So, I have been continuing to work on the salvage algorithm for the iliac tracking. There is a particularly perplexing situation where one iliac tracks properly and the other fails. The question arises as to how exactly to identify a better starting point for the failed iliac artery. Basically, all I have to work with is a list of point which are highly likely to be either in the aorta or common iliac arteries. The algorithm prior to this stage has done a lot of statistical sorting of the points to whittle them down to the highest yield points. At any rate, for the salvage algorithm, I realized that all of the previous analysis was not necessarily applicable in this case because you essentially can take very little for granted. I messed around with a bunch of very complicated and convoluted logic steps to try to isolate a good alternate starting point.

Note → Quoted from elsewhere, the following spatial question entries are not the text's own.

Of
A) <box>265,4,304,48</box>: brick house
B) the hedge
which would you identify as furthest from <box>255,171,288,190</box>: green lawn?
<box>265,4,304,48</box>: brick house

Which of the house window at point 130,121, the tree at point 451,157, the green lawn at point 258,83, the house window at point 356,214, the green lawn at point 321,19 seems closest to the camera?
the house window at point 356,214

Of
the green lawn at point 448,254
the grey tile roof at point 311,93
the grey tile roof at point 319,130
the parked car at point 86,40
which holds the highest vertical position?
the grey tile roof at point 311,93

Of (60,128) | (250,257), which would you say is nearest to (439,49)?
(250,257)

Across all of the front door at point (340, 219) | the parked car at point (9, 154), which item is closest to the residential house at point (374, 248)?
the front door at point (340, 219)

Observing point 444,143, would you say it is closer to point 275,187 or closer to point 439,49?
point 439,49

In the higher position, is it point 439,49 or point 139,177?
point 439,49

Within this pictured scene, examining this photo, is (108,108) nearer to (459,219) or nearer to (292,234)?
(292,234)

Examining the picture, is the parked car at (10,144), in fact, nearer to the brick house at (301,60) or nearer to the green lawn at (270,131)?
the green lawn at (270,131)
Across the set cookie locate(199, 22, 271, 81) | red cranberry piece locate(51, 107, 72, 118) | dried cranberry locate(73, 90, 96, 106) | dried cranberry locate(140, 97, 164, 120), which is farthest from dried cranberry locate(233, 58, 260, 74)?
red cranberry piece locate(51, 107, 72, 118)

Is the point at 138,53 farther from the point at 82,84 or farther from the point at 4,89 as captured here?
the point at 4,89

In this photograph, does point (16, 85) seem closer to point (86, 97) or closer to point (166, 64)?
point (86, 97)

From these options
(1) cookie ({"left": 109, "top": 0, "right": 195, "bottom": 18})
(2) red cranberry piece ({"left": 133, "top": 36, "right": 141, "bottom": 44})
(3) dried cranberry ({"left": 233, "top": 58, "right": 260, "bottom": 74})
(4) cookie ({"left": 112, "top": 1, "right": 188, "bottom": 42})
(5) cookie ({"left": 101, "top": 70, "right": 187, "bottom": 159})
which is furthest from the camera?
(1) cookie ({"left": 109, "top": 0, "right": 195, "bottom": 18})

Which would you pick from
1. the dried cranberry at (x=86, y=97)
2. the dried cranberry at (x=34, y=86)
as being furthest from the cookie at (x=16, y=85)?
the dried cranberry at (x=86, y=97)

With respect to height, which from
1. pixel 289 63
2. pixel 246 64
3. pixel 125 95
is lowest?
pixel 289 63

It turns out that after all that work, I was still getting very unreliable results. The fundamental issue being that I don't have the ability to write a hunk of code that, from a logic standpoint, can account for the myriad of possible configuration that arise in nature. As I thought about the problem on a more abstract level, I started to conceptualize the problem as one of bipolar attraction and repulsion. if a potential point is very close to the string of point that represent the successful iliac artery, then that point is very unlikely to represent a good starting point. This of course is exactly the calculation for the potential relative to a line of charge. So, I did exactly that... I treated each point of the opposite iliac artery as a point charge and calculated the field for each of the potential points. The assumption being that the point furthest from the line of charge will have the lowest potential and also have the highest change of being a successful starting point.
It took a couple of days of debugging to get the algorithm to do what it is supposed to do, but at the end of the day, I finally got it to give a correct result on the test case. Unfortunately, for these special cases, there are only a handful of studies that end up using this portion of the algorithm which makes robustness testing very difficult. At the very least I will be able to try it out on the 4 or so other case I have that run into similar issues.